» **Document extract**
◆ ◆ ◆ ◆ ◆

Acquisition of state's largest doc practice being probed by state, federal agencies
St. Luke's Health System in Idaho quickly completed its contentious acquisition of the state's largest physician practice after a judge declined to block the move pending the outcome of a competitor's legal challenge.
B. Lynn Winmill, chief judge in U.S. District Court in Boise, denied a request from the Boise-based system's main rival in the Nampa area, St. Alphonsus Health System, to issue a temporary injunction blocking the sale of Nampa's Saltzer Medical Group until a trial can be held on private antitrust allegations in July. The deal also is under active investigation by the Idaho attorney general's office and the Federal Trade Commission.
After the Dec. 19 ruling, St. Luke's completed the contracts to acquire the assets of the practice and its 289 nonphysician employees effective Jan. 1, according to system spokesman Kenneth Dey. The 42 physicians will work under service contracts and will not be directly employed by St. Luke's. A purchase price is not being disclosed.
Sales of doctors' practices to hospitals have accelerated in recent years across the country, and federal and state antitrust officials have devoted more attention to the deals in response.
The St. Luke's case in particular has drawn national attention, as it comes on the heels of years of acquisition activity that has strengthened St. Luke's role as the dominant health system in Idaho and the state's largest nongovernment employer. St. Luke's owns four hospitals and manages three, according to the American Hospital Association.
Winmill noted in his ruling that the decision not to stop the sale was based on an assumption that Saltzer doctors would not stop referring patients to St. Alphonsus once they start working for St. Luke's.
“If his assumptions prove wrong before trial, St. Al's could return to court and seek to unwind what had occurred up to that point,” said St. Alphonsus attorney David Ettinger of Honigman Miller Schwartz and Cohn. “The decision provides very important protection for St. Al's, and we are very pleased with the ruling.”

◆ ◆ ◆ ◆ ◆

» **Stored data**
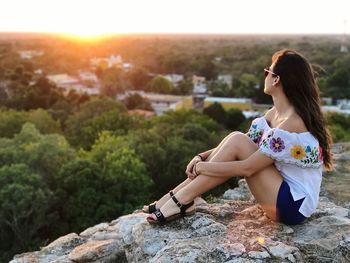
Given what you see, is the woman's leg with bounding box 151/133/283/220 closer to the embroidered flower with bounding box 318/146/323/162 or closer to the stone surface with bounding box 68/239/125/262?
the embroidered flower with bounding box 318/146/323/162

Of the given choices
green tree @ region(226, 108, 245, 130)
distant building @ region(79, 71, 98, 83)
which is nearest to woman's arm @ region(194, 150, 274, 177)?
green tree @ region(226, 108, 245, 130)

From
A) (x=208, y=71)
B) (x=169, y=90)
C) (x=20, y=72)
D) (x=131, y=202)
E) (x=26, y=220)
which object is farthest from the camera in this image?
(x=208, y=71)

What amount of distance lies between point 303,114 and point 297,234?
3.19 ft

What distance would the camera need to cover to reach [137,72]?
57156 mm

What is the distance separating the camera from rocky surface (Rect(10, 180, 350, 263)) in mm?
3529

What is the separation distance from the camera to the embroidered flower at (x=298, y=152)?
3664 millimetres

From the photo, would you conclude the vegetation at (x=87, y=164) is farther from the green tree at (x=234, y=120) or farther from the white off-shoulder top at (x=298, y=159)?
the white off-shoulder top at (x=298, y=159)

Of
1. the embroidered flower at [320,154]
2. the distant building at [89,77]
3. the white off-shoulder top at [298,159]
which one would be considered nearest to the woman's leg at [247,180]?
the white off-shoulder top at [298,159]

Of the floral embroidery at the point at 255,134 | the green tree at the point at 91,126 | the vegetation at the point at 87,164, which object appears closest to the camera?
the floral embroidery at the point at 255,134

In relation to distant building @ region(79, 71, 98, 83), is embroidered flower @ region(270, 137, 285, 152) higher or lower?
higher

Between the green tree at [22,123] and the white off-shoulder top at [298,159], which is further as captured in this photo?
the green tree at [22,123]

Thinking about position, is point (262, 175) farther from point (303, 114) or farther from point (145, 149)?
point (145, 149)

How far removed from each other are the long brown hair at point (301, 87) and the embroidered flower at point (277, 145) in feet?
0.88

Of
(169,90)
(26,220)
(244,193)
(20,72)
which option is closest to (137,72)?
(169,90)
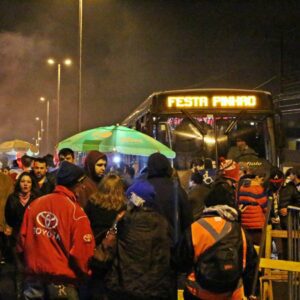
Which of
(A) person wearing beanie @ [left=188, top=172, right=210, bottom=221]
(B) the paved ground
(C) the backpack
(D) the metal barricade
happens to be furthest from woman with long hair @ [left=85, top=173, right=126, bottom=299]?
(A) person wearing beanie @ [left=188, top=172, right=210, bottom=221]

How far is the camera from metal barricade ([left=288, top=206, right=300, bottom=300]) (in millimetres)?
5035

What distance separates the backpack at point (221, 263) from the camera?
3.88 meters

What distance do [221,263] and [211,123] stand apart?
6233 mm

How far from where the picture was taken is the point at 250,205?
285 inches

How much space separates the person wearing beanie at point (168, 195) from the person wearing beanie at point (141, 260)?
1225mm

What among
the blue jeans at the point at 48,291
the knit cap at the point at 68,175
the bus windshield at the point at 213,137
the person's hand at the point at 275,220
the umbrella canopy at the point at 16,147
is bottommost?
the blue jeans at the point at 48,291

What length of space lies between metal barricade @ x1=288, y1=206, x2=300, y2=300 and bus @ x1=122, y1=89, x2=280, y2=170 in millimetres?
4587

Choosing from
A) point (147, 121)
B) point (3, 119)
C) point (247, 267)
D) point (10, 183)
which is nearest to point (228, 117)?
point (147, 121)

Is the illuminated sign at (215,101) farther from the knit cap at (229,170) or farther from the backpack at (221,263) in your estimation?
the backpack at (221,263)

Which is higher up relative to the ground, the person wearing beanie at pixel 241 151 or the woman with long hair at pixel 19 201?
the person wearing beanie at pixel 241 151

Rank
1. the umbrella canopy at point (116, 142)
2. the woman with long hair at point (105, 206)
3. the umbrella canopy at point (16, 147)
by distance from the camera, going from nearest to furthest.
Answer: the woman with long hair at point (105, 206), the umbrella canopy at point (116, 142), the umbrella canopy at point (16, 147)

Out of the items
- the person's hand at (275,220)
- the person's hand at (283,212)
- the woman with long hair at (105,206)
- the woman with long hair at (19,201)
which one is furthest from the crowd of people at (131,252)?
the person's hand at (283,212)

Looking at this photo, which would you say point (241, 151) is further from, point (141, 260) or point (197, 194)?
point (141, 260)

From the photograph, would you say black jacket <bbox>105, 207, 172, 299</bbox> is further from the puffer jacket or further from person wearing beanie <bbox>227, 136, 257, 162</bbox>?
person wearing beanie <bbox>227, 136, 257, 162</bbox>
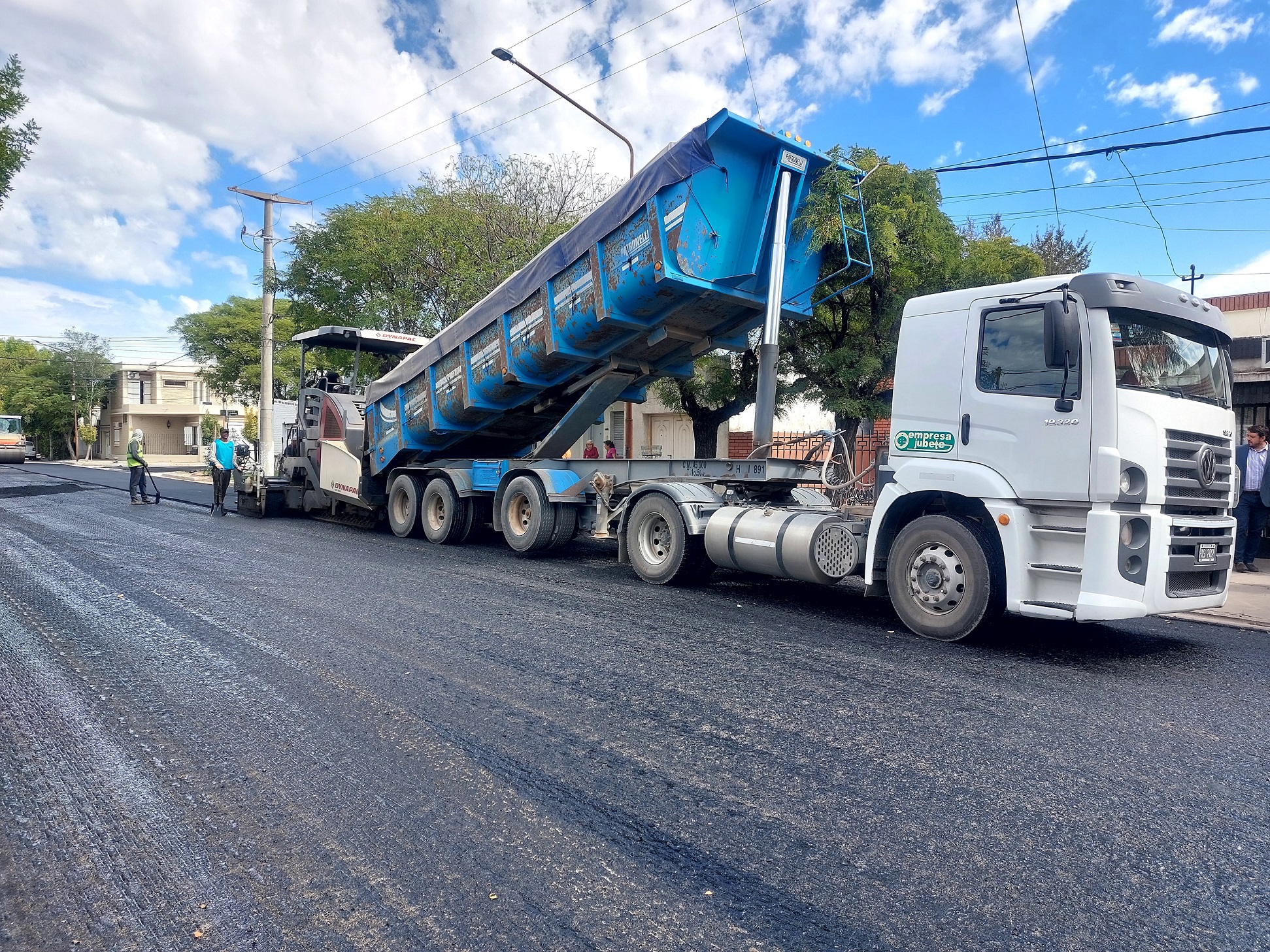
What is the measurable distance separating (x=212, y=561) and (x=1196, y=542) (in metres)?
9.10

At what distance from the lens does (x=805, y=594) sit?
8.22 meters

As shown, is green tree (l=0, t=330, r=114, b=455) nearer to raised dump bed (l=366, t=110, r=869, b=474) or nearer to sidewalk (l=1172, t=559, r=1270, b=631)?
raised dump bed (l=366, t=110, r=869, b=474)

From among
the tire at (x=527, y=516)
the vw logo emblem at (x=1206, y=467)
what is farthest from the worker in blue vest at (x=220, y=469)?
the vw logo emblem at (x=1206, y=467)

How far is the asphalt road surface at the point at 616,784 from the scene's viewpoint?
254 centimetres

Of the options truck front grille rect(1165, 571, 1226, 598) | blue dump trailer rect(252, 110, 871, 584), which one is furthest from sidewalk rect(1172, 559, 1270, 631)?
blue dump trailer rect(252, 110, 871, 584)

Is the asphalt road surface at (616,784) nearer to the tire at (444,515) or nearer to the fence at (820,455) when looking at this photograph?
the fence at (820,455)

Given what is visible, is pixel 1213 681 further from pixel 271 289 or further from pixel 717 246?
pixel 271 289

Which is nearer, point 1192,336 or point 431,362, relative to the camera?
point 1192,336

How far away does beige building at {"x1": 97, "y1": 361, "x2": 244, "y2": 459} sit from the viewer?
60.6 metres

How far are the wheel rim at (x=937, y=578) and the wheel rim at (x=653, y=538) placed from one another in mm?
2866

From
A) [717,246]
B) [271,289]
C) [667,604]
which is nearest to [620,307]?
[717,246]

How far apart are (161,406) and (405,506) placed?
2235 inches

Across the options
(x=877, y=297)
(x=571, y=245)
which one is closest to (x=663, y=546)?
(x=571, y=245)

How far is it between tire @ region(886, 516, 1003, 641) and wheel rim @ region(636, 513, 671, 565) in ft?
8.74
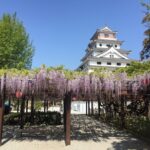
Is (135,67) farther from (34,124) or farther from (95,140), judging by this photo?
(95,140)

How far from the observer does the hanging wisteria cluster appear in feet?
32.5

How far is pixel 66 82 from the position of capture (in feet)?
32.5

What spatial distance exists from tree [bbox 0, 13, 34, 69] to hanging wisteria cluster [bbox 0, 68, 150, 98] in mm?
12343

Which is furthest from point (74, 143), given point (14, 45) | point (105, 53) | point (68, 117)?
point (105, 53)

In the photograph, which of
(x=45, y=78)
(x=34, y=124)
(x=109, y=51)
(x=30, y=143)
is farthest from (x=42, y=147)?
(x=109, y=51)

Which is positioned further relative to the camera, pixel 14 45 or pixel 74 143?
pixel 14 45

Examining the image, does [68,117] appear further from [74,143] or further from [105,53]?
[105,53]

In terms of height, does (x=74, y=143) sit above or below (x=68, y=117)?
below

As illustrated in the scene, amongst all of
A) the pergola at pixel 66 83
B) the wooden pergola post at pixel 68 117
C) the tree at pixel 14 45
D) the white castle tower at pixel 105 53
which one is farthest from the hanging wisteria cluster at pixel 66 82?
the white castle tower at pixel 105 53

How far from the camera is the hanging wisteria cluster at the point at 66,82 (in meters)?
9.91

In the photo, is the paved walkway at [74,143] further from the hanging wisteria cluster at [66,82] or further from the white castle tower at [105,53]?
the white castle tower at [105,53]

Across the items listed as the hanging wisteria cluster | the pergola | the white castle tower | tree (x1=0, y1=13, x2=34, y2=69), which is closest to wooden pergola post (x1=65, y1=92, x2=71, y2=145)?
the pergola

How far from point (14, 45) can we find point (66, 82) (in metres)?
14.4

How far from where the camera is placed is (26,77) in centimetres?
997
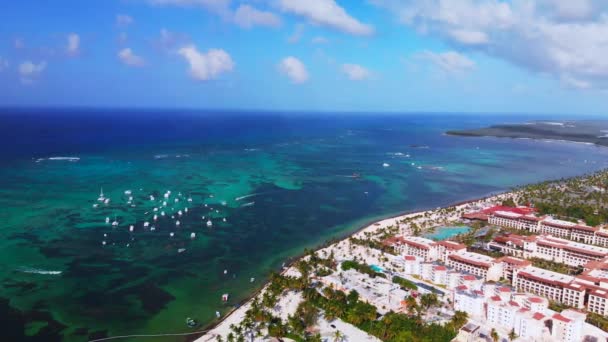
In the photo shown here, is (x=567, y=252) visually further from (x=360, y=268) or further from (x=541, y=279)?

◆ ◆ ◆ ◆ ◆

» **What to do**
A) In the article on St. Luke's acquisition of Saltzer Medical Group, how many nonphysician employees were included in the deal?
B) Pick up the article on St. Luke's acquisition of Saltzer Medical Group after its last sentence and carry it forward.
You can set the material aside; it plays no part in what is asked here.

» **Answer set**
A) 289

B)
The state attorney general's office had asked St. Luke's not to complete the transaction until it can wrap up its lengthy investigation, and according to court records, the FTC has sped up its investigation in the hope of completing it before the transaction is complete. At deadline for this story, neither had acted to challenge the deal.
“We were pleased that the judge asked for a speedy trial,” Dey said after the ruling. “We're optimistic about the outcome of the trial—that it will be in our favor.”
Dey noted that seven specialists who formerly worked for Saltzer have decided to work for St. Alphonsus instead. Ettinger, meanwhile, said several of them are part-owners in the nine-bed surgical facility Treasure Valley Hospital, which is a co-plaintiff with St. Alphonsus in the lawsuit against St. Luke's.
For example, Dr. Clark Robinson said in a sworn statement that he left the practice because he was unhappy that St. Luke's insisted he drop his ownership in Treasure Valley or take a pay cut. Robinson's statement says he has already seen a drop in referrals from Saltzer doctors because his opposition to the deal with St. Luke's was well-known.